1438114 - IDN policy bug

Status: RESOLVED DUPLICATE of bug 1349316

(Firefox :: General, defect)

Description

[andreadari91]

User Agent: Mozilla/5.0 (X11; Linux x86_64) AppleWebKit/537.36 (KHTML, like Gecko) Chrome/64.0.3282.167 Safari/537.36

Steps to reproduce:

Firefox 52.6.0 ESR does not properly show this link: http://www.airfrạnce.com/ (ATTENTION: should be malicious) in punycode format, it contains a latin unicode character the ( ạ , U+1EA1 ) easily confused with a normal a, making users think to visit the real website.

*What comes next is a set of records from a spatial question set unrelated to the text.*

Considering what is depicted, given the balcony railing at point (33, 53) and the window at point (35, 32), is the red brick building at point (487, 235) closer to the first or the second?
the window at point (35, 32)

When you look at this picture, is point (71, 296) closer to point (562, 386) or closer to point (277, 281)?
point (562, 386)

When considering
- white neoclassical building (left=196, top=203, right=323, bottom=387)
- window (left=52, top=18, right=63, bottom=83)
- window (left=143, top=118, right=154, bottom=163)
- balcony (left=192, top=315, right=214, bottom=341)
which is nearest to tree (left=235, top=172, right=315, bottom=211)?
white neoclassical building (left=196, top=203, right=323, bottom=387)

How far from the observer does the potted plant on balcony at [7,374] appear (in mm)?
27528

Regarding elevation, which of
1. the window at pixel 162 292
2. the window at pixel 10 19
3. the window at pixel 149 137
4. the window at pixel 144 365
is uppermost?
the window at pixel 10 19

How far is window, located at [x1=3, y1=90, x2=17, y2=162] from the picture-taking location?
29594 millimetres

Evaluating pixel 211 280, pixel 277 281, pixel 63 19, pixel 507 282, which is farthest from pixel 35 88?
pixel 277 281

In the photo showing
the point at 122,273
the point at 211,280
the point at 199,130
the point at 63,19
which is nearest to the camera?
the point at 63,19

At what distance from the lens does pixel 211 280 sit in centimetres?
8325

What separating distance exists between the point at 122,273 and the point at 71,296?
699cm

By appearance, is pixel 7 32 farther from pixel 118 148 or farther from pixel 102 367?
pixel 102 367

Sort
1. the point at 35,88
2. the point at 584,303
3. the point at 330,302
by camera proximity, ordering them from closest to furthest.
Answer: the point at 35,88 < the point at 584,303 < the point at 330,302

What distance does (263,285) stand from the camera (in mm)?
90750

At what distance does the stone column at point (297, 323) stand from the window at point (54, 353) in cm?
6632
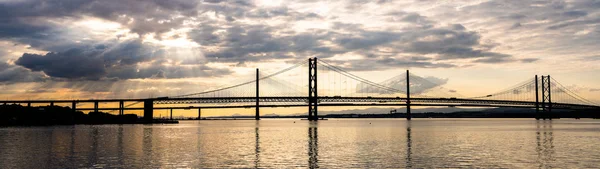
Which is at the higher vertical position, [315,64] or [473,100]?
[315,64]

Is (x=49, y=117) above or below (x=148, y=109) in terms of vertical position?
below

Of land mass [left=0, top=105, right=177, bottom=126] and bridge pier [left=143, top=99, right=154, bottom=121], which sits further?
bridge pier [left=143, top=99, right=154, bottom=121]

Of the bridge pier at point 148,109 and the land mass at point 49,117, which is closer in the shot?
the land mass at point 49,117

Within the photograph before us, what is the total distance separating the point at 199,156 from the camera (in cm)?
3023

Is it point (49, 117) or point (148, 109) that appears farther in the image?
point (148, 109)

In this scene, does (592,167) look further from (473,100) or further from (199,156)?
(473,100)

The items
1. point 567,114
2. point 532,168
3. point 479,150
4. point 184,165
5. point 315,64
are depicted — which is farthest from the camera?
point 567,114

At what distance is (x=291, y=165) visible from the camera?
83.7 feet

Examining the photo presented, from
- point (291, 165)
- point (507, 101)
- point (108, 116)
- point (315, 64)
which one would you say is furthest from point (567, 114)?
point (291, 165)

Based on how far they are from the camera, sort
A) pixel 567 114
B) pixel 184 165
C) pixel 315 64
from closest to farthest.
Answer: pixel 184 165 < pixel 315 64 < pixel 567 114

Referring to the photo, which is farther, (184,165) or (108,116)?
(108,116)

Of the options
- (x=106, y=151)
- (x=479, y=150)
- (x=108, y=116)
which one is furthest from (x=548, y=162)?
(x=108, y=116)

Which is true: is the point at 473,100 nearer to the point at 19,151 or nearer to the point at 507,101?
the point at 507,101

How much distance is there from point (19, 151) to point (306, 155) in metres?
17.1
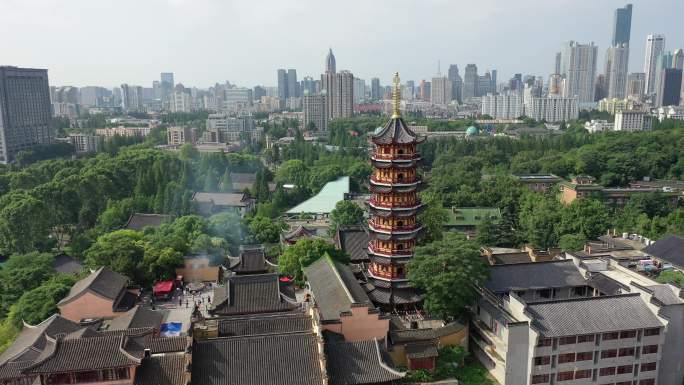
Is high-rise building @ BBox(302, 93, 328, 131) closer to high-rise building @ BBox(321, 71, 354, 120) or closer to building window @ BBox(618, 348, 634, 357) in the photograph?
high-rise building @ BBox(321, 71, 354, 120)

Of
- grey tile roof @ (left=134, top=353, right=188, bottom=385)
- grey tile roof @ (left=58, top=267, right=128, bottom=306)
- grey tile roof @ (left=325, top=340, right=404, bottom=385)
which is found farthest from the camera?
grey tile roof @ (left=58, top=267, right=128, bottom=306)

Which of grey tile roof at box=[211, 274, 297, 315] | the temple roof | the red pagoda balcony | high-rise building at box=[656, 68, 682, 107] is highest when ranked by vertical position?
high-rise building at box=[656, 68, 682, 107]

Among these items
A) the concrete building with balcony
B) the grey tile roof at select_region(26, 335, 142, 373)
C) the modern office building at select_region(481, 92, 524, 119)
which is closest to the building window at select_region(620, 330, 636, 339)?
the concrete building with balcony

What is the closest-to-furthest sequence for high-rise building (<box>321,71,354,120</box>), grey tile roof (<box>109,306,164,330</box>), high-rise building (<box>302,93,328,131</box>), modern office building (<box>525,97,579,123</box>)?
1. grey tile roof (<box>109,306,164,330</box>)
2. high-rise building (<box>321,71,354,120</box>)
3. high-rise building (<box>302,93,328,131</box>)
4. modern office building (<box>525,97,579,123</box>)

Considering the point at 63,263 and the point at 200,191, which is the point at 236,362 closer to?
the point at 63,263

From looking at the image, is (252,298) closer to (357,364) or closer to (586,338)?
(357,364)

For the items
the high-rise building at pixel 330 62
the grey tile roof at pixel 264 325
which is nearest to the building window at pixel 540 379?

This is the punycode not shown of the site over: www.xn--airfrnce-rx0d.com

Comment 1

[:Gijs (he/him)]

This looks like a dupe of public bug 1349316 to me. Valentin?

Comment 2

[Valentin Gosu [:valentin] (he/him)]

(In reply to :Gijs from comment #1)
> This looks like a dupe of public bug 1349316 to me. Valentin?

Yes, it's a dupe. Btw, I don't have a bunch of cycles on hand right now, so if you could consider driving 1349316 I would really appreciate it!

Comment 3

[Jonathan Kew [:jfkthame]]

FWIW, even with the additional characters Chrome has decided (somewhat unilaterally/arbitrarily) to block, per bug 1349316 comment 7, this still wouldn't be affected, as U+1EA1 is required for Vietnamese. See Jungshik's comment there: "Note that U+1E9C - U+1EFF are left alone because they're used in Vietnamese. And, there are quite a lot of Latin letters with dot below in that range."

Comment 4

[andreadari91]

I have reported the same issue to Chromium's developers early today, let's see what they say...

This bug is currently exploited in the wild, so in my opinion is important to have a solution to it, even if this set of characters are used by Vietnamese language. In TLD like .com they should not to be used! and displayed in punycode.

Comment 5

[Daniel Veditz [:dveditz]]

Doesn't need to be hidden if it's a public attack site and known enough to get blocked by SafeBrowsing.